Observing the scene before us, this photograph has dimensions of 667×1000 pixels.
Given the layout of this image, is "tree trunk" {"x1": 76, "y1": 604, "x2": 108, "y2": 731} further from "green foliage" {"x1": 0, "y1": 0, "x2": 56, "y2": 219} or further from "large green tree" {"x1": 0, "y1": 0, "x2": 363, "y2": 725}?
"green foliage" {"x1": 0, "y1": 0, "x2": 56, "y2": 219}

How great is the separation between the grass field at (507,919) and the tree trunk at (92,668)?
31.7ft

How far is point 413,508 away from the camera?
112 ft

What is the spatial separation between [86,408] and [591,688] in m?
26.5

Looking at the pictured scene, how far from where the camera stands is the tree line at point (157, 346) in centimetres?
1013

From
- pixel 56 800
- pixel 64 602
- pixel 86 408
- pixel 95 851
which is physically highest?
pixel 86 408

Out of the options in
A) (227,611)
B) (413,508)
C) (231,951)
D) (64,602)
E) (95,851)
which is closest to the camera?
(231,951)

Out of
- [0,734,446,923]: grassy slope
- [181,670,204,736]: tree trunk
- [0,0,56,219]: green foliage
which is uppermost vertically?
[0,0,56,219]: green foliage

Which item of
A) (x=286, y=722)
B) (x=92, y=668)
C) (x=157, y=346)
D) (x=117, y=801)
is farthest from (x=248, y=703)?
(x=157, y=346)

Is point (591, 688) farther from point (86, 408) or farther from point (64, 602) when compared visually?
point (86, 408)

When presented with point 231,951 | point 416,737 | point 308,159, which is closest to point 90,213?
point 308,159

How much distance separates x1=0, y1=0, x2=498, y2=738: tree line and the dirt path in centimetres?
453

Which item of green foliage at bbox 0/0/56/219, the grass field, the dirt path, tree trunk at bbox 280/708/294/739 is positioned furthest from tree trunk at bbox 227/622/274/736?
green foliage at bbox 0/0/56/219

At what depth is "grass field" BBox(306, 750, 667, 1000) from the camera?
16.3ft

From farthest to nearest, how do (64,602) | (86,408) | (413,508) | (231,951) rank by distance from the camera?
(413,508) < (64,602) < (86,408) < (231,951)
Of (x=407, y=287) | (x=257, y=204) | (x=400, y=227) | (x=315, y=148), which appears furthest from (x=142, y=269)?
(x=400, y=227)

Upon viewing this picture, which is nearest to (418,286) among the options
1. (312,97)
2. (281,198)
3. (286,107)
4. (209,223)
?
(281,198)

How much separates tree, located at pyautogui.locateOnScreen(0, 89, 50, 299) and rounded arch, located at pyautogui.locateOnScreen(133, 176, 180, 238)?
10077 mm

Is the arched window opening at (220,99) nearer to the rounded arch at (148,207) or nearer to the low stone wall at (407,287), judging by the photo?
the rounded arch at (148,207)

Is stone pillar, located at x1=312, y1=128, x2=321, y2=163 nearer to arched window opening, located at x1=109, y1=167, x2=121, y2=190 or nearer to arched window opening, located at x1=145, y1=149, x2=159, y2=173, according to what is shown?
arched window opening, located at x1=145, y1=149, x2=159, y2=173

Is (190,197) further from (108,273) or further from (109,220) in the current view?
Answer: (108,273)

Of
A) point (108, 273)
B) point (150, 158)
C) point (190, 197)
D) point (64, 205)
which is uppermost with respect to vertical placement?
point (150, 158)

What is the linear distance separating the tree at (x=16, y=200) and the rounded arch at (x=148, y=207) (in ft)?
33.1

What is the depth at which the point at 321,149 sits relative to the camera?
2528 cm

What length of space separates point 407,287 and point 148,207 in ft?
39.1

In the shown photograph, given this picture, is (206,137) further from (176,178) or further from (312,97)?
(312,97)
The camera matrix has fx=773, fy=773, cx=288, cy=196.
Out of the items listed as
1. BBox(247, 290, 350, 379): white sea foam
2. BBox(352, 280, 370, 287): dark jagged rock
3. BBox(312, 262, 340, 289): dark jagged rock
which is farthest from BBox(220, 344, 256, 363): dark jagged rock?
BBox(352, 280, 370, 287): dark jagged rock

-*-*-

_Exercise_
Render the data from the line containing "In the shown" through the final line of the data as a Markdown table with the columns Row and Data line. Leave out any blank lines.

_Result for this task_
| Row | Data line |
|---|---|
| 1 | In the shown photograph, given this picture, is (206,137) further from (176,178) or further from (312,97)? |
| 2 | (312,97) |
| 3 | The camera matrix has fx=773, fy=773, cx=288, cy=196. |
| 4 | Out of the items listed as |
| 5 | 1. BBox(247, 290, 350, 379): white sea foam |
| 6 | 2. BBox(352, 280, 370, 287): dark jagged rock |
| 7 | 3. BBox(312, 262, 340, 289): dark jagged rock |
| 8 | which is farthest from BBox(220, 344, 256, 363): dark jagged rock? |
| 9 | BBox(352, 280, 370, 287): dark jagged rock |